======== SELECTED PASSAGE

As a case point, companies like Garden Reach Shipbuilders and Engineers (GRSE), Hindustan Aeronautics Limited (HAL), Cochin Shipyard Limited (CSL), and Bharat Dynamics Limited (BDL) were trading at more than 80 times their price-to-earnings (P/E) ratios, double the industry average of 40x TTM (trailing twelve months) earnings.
NATO has pulled its own weight
What’s driving defence stock growth notes VanEck’s head of investments is the uptick in government-funded defence spending, with Germany committing to the biggest budget increase of its European counterparts.
Across all NATO members, budget spending on defence is projected to rise between 2.3% and 2.5% due to Trump’s measures designed to ensure its so-called allies pull their own weight on military spending.
Is entry into defence ETFs timely?
Ironically, while current valuations make these companies unappealing to individual stock-pickers, local investors appear to be ploughing into defence-themed ETFs with a reverence previously reserved for a safe-haven like gold.
Global investors have tipped around US$4 billion into defence ETFs in calendar year 2025, with funds in the world’s largest defence fund, IShares ITA Aerospace and Defence Fund (ITA) now exceeding US$6 billion.
Here in Australia defence as a sub-sector of overall ETFs is a much more modest affair.
However, funds now exceed $100 million, with 40% of that inflow invested in the last five months.
Fund flow into ETF issuers like VanEcks DFND fund and Betashares ARMR fund, and Global X DTech fund is all up around 20% year to date.
How are these ETFs performing?

================

## WORK TO BE COMPLETED
Quote the passage above on defense stocks and ETFs in full, word for word.

======== MATERIAL SUPPLIED

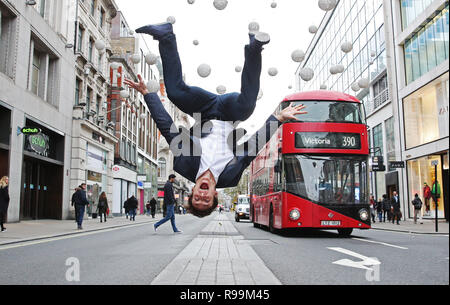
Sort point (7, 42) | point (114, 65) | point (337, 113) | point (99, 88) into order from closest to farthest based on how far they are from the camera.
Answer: point (114, 65) < point (99, 88) < point (337, 113) < point (7, 42)

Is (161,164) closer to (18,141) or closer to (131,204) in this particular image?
(131,204)

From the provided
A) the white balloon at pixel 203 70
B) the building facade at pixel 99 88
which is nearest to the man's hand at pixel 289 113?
the white balloon at pixel 203 70

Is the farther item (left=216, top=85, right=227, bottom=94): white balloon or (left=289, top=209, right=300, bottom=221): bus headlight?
(left=289, top=209, right=300, bottom=221): bus headlight

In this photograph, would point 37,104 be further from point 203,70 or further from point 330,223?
point 203,70

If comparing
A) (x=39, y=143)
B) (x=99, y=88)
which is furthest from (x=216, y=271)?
(x=39, y=143)

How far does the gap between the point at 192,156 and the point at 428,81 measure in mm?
1866

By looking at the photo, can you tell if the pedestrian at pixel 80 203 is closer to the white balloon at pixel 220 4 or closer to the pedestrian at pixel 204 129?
the pedestrian at pixel 204 129

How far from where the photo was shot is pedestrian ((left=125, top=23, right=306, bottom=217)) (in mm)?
3402

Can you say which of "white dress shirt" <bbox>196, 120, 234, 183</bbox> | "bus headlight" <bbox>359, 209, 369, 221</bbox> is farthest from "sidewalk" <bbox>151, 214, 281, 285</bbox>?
"bus headlight" <bbox>359, 209, 369, 221</bbox>

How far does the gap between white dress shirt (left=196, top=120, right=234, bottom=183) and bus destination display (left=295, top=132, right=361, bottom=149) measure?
6047 mm

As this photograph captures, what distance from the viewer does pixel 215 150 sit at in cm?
343

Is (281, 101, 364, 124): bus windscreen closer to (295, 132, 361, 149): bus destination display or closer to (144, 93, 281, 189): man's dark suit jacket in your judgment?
(295, 132, 361, 149): bus destination display

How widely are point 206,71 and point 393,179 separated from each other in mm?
27907
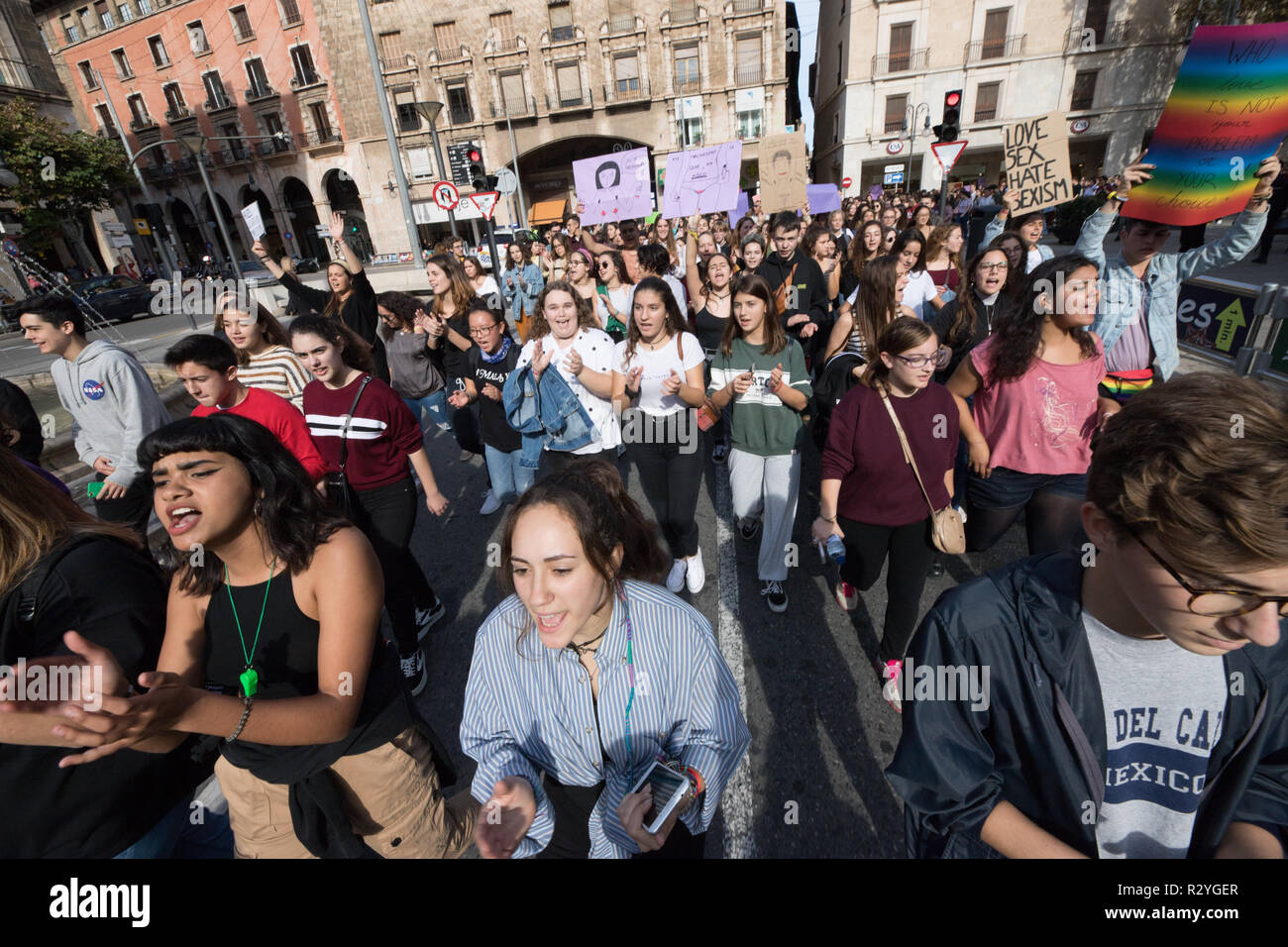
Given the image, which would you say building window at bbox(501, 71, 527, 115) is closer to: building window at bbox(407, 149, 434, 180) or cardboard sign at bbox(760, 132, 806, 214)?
building window at bbox(407, 149, 434, 180)

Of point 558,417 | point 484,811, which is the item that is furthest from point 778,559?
point 484,811

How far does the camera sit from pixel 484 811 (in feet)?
4.80

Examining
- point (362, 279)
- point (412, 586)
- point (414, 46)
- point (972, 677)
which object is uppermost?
point (414, 46)

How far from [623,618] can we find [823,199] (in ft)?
49.9

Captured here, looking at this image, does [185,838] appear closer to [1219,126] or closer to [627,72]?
[1219,126]

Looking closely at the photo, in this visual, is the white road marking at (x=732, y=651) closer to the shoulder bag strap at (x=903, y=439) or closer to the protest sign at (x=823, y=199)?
the shoulder bag strap at (x=903, y=439)

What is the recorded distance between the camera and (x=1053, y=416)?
2703mm

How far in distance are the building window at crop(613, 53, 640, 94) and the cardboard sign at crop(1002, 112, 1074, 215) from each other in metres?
31.9

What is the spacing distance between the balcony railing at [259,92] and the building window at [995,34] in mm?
41443

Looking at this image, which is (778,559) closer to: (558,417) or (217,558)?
(558,417)

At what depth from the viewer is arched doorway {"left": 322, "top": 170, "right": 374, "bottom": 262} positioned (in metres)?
35.8

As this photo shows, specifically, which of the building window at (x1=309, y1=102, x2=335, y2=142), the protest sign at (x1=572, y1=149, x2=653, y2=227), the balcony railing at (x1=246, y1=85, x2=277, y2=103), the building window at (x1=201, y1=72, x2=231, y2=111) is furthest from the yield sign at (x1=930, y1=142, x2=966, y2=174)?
the building window at (x1=201, y1=72, x2=231, y2=111)

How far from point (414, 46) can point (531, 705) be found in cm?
4161

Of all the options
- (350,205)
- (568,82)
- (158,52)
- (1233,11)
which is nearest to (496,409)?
(1233,11)
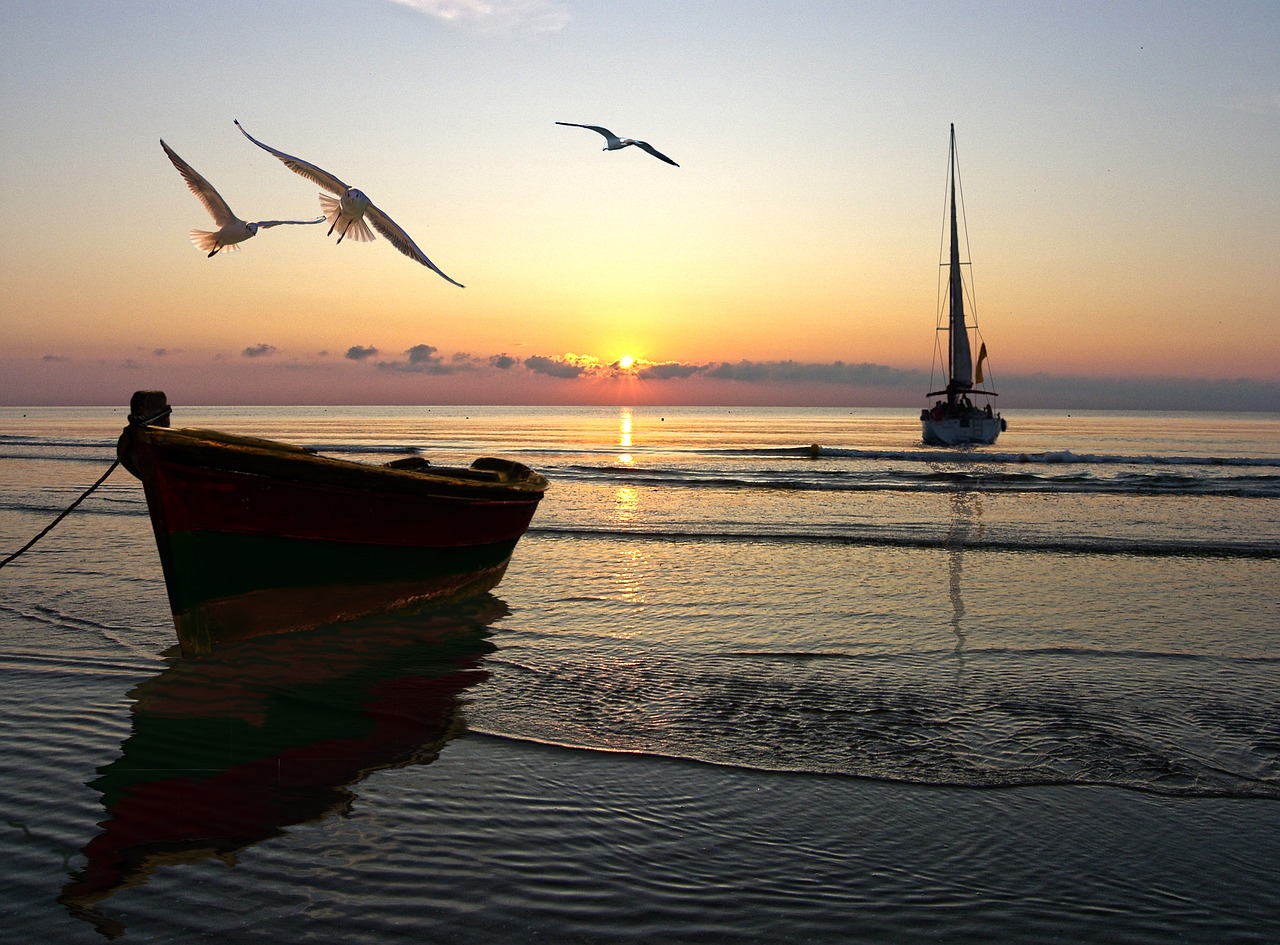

================

## FINISHED TASK
As a case point, companies like Garden Reach Shipbuilders and Engineers (GRSE), Hindustan Aeronautics Limited (HAL), Cochin Shipyard Limited (CSL), and Bharat Dynamics Limited (BDL) were trading at more than 80 times their price-to-earnings (P/E) ratios, double the industry average of 40x TTM (trailing twelve months) earnings.
NATO has pulled its own weight
What’s driving defence stock growth notes VanEck’s head of investments is the uptick in government-funded defence spending, with Germany committing to the biggest budget increase of its European counterparts.
Across all NATO members, budget spending on defence is projected to rise between 2.3% and 2.5% due to Trump’s measures designed to ensure its so-called allies pull their own weight on military spending.
Is entry into defence ETFs timely?
Ironically, while current valuations make these companies unappealing to individual stock-pickers, local investors appear to be ploughing into defence-themed ETFs with a reverence previously reserved for a safe-haven like gold.
Global investors have tipped around US$4 billion into defence ETFs in calendar year 2025, with funds in the world’s largest defence fund, IShares ITA Aerospace and Defence Fund (ITA) now exceeding US$6 billion.
Here in Australia defence as a sub-sector of overall ETFs is a much more modest affair.
However, funds now exceed $100 million, with 40% of that inflow invested in the last five months.
Fund flow into ETF issuers like VanEcks DFND fund and Betashares ARMR fund, and Global X DTech fund is all up around 20% year to date.
How are these ETFs performing?